Chapter 12
Conclusion

“Great things are not done by impulse, but by a series of small things brought together.”

Vincent van Gogh

Most business enterprises today are data-rich but poor in insights. For example, the oil and gas industry has historically captured data for operations and compliance, and today they are aggressively building capabilities to convert the captured data to insights [Wethe, 2018]. In transforming data into insights, this book offers practical guidance with these ten key analytics best practices on what one can do for successfully delivering analytics initiatives for the organization:

Tie stakeholders’ goals to questions and KPIs. This best practice can be realized with:
- Identify stakeholder’s business and analytics goal
- Strengthening the goal statement with pertinent questions
- Refining the strengthened goal statement with KPIs.
Build a high performing team for analytics. This can be implemented by:
- Data literacy as the foundation
- A strong analytics leader such as the CDO
- Staffing the team across the entire data lifecycle (DLC)
- Hypothesis-based methodology
- Execution mechanism for data analytics.
Understand the data from the analytics view. Realization of this best practice is with:
- Profiling the enterprise data
- Transforming the native state of data into the analytics view
- Balancing the cost and business value in deriving the analytics data types.
Source data strategically. This best practice can be implemented by:
- Data sampling
- Feature engineering (FE)
- Acquiring new data and blending it with existing data.
Make data compliance an integral part of analytics. This can be delivered with:
- Compliance to external and internal mandates
- Compliance to business purpose
- Compliance to transparency.
Focus on descriptive analytics for data literacy. This can be implemented by:
- Use data to build the data-driven culture
- Building data pipelines
- Implementing reports and dashboards.
Use continuous refinement and validation as the mainstay of advanced analytics. This best practice can be realized with:
- Cross-validation of data
- Validation of output from multiple algorithms
- What-if scenarios on the independent variables to optimize business resource utilization.
Leverage analytics for data monetization. This best practice can be delivered with:
- Data architecture
- Embedded analytics
- Data products.
Support analytics with data governance. Realize this best practice by:
- Identifying the data assets to be governed
- Identifying the data owner, data stewards, and data custodians of these data assets
- Setting up the process and KPIs to govern these data assets.
Implement insights for business results. This can be implemented by:
- Data storytelling
- Change management.

These ten best analytics practices were applied in an analytics program in an OFS (Oil Field Services) company. The first section of this chapter will share details on how these best practices were applied in this OFS company. Also, throughout the book, the discussion was focused on delivering good analytics and insights. If successful analytics depends on senior management support, stakeholder alignment, data architecture, quality data, the right algorithms, and change management, how does bad analytics look? The second section of this chapter is on bad analytics. Lastly, deriving insights rely on the statistical models. So, what are the key statistical tools required to derive business insights? In all, this chapter looks at three main topics – a case study, what bad analytics looks like, and the key statistical tools for analytics.

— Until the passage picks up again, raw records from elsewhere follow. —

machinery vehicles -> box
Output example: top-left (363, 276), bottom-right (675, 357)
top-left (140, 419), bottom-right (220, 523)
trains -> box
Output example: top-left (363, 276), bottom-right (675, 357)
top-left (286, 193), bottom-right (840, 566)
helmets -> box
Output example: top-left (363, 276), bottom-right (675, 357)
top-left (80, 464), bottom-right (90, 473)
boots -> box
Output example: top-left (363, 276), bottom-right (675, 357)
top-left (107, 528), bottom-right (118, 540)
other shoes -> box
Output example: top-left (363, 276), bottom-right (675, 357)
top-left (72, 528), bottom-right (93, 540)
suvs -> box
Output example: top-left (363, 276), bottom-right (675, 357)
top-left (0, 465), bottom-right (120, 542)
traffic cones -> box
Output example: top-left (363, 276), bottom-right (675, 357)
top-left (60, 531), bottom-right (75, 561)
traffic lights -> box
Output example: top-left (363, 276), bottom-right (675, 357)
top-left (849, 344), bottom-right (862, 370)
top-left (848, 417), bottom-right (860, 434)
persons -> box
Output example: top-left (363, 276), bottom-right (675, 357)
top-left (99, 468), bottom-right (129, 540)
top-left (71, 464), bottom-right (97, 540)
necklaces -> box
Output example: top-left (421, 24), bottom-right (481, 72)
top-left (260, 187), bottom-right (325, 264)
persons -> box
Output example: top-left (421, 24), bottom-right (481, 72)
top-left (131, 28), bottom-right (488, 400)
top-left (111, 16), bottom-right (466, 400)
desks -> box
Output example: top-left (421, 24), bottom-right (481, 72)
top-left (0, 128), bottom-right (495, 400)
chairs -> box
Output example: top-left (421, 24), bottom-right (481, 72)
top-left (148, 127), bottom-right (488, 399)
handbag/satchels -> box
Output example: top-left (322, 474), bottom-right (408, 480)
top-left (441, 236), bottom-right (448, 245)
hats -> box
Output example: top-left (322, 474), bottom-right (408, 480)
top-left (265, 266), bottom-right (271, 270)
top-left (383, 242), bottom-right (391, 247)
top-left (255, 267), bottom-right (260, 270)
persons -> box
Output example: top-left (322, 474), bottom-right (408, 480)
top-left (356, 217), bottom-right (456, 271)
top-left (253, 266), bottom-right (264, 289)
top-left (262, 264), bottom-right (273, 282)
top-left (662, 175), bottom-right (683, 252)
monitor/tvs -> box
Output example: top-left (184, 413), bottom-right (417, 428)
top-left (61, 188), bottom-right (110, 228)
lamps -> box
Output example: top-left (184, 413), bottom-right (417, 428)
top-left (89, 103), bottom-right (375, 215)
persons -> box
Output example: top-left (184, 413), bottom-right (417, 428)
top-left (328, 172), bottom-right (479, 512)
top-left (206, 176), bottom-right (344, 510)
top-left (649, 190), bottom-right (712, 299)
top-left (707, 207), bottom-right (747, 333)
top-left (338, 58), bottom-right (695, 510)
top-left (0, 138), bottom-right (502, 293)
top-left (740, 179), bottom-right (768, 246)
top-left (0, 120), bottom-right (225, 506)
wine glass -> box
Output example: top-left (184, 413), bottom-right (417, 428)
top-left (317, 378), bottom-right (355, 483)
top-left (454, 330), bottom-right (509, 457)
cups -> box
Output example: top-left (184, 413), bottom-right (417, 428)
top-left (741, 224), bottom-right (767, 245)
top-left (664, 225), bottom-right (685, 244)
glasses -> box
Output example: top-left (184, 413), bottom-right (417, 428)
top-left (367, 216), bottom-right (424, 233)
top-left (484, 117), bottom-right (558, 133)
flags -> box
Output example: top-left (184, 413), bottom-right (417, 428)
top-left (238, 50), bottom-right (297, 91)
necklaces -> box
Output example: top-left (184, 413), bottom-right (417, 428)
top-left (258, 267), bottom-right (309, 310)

Before we look at these three topics, Figure 12.1 summarizes the different types of business analytics discussed so far.

Case study: Data insight product for Payload Technologies

The ten best analytics practices discussed in the previous chapters were implemented in Payload (PL) Technologies (https://www.payload.com/), a Canadian Oil Field Services (OFS) technology company based in Calgary, Canada. Payload has two flagship cloud SaaS (Software-as-a-Service) products – eTicket and eManifest. These two products, which are used for digitizing oil movement regulatory documents, can be accessed as a web application or as a mobile application.

The Oil and Gas Exploration and Production (E&P) regulatory process requires the E&P companies to use work orders, and Bills-of-lading (BoL) for tracking oil transportation, and this document is called a field ticket. Field ticket, which is a requirement of the provincial regulator, is managed in eTicket to capture details such as a product type, volume, and the pickup and the drop off locations.
eManifests are digital work order and BoL documents required for submission to the energy regulator on the transportation of dangerous substances like oil as per the requirements of Federal Transportation of Dangerous Goods (TDG) regulations of Transport Canada.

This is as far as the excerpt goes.